ПИСЬМЕННОЕ ЗАДАНИЕ A:
Найдите в перечне ниже все строки, где встречается слово «much», и перепишите их.

ЦИТИРУЕМЫЙ ОТРЫВОК:
....................

Фактически волна разрушений в той или иной степени достигла уровня ватерлинии авианосца. Всего в результате аварии погибли 28 человек, получили ранения различной степени тяжести 343 человека из состава экипажа и корабельного авиакрыла «Энтерпрайза» и эсминцев «Бенджамин Стоддерт» и «Роджерс», было полностью уничтожено 15 боевых самолетов. О различном оборудовании, которое было уничтожено в пламени огромного пожара и разрушено ударными волнами мощных взрывов, и говорить не стоит. Ущерб составил миллионы долларов, плюс к тому пришлось отложить боевую службу авианосца в районе побережья Вьетнама.
Ремонт корабля, осуществлявшийся на военно-морской верфи ВМС США в Перл-Харборе, штат Гавайи, занял шесть месяцев. Один из бывших членов экипажа атомохода, Майкл Джо Карлин (Michael Joe Carlin), написал и издал посвященную этому книгу под названием «Trial: Ordeal of the USS Enterprise», что можно перевести примерно как «Судный день «Энтерпрайза».
А через полгода "Энтерпрайз" снова вышел бороздить просторы и пускать авиацию, и снова за ним кто-то гонялся...
А он был такой чистенький, новенький, с иголочки, под флагом полосатым, и ничто не напоминало, что не так давно "Здесь был кап. 2 р. Иванов"...
Шла наиболее ожесточенная фаза американо-вьетнамской войны, и авианосная группа «Энтерпрайз» следовала на усиление ударной группировки 7-го флота США.
Ничего неожиданного в этом не было. Необычным было другое: прекратив базовую радиосвязь, авианосец не отмечался и в радиосетях межбазовых переходов. Это могло означать только одно — авианосная группа начала скрытный переход, с соблюдением полного радиомолчания. Из факта следовал вывод: главное командование США в зоне Тихого океана решило «утереть нос» разведке нашего родного ВМФ.
Установленные высокими штабами каноны требовали обеспечить систематическое слежение за авианосцами США, где бы они ни находились. А авианосец «пропал». Как бесплотный дух. Было неясно: каким маршрутом последует авианосная группа — северным, по «дуге большого круга», приближаясь к Алеутской цепи, либо обычным Сан-Диего-Гавайи-Гуам-Филиппины, либо ранее не используемым маршрутом вблизи экватора.
Прошло двое суток. ВРИО начальника разведки Неулыба, имевший статус «мальчика для порки», а с ним начальник планирования Рэмчик уже в сотый раз разглядывали предательски девственную карту обстановки и молчали: не было донесений ни от развернутых в океане подводных лодок, ни от проходящих торговых судов, не было информации и из центров космической разведки. А это означало — авианосная группа следует в полном радиоэлектронном молчании.

....................

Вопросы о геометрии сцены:
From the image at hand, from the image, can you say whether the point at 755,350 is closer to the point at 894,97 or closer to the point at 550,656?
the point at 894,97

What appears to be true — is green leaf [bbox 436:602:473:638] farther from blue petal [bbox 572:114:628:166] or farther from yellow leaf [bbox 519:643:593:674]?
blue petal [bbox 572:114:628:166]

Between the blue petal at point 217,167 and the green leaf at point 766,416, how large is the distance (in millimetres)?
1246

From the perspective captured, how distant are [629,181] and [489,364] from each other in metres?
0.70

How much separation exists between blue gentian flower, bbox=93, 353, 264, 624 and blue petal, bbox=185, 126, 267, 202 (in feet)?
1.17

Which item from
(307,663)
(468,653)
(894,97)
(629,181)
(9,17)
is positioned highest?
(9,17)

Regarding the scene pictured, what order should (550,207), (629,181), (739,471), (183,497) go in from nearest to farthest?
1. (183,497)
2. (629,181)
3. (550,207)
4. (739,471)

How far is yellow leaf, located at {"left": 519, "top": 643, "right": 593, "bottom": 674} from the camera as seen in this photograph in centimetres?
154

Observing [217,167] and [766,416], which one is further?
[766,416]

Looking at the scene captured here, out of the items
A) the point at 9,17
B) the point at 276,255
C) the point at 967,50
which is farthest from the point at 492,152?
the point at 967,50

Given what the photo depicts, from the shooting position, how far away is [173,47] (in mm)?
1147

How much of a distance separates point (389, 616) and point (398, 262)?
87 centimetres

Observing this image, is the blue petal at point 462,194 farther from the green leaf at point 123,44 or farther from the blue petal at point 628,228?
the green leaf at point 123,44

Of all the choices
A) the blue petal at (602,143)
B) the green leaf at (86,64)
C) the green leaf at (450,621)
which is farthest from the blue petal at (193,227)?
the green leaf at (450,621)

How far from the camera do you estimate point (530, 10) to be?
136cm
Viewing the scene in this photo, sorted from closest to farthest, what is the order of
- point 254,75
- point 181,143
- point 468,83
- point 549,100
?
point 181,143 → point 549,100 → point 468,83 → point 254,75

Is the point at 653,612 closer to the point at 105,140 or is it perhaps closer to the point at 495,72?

....................

ПИСЬМЕННОЕ ЗАДАНИЕ B:
Сколько времени, согласно отрывку выше, занял ремонт корабля на верфи в Перл-Харборе?

ГОТОВЫЙ ОТВЕТ A:
How much separation exists between blue gentian flower, bbox=93, 353, 264, 624 and blue petal, bbox=185, 126, 267, 202 (in feet)?
How much of a distance separates point (389, 616) and point (398, 262)?

ГОТОВЫЙ ОТВЕТ B:
Шесть месяцев.